> **Provided records**
╭──

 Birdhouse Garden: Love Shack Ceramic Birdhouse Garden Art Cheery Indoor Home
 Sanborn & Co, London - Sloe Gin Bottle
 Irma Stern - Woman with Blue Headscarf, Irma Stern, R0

╰──
╭──

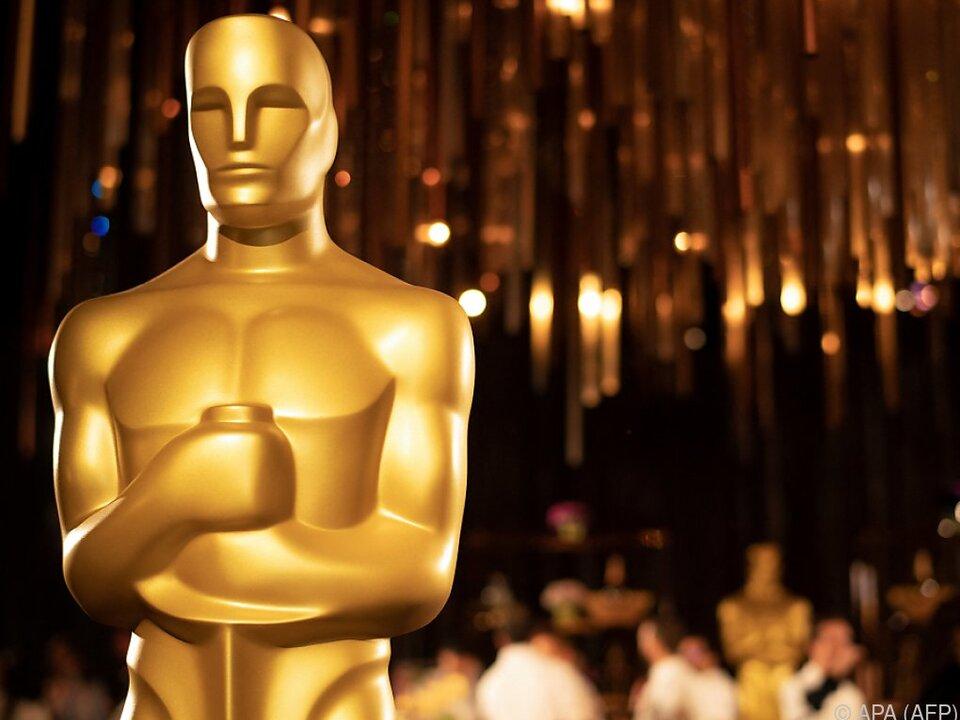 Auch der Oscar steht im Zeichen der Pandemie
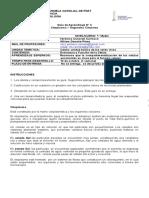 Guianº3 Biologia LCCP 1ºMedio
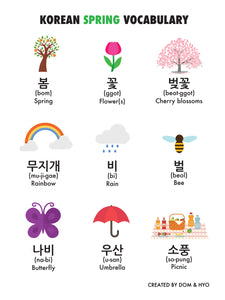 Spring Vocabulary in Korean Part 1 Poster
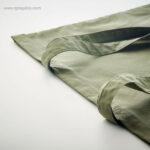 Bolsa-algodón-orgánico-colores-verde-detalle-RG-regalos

╰──

Your output should be the lines above from the one that contains "Auch der Oscar steht im Zeichen der Pandemie" through the one that contains "Bolsa-algodón-orgáni", word for word, with pictures left out.

> **Output of the task**
 Auch der Oscar steht im Zeichen der Pandemie
 Guianº3 Biologia LCCP 1ºMedio
 Spring Vocabulary in Korean Part 1 Poster
 Bolsa-algodón-orgánico-colores-verde-detalle-RG-regalos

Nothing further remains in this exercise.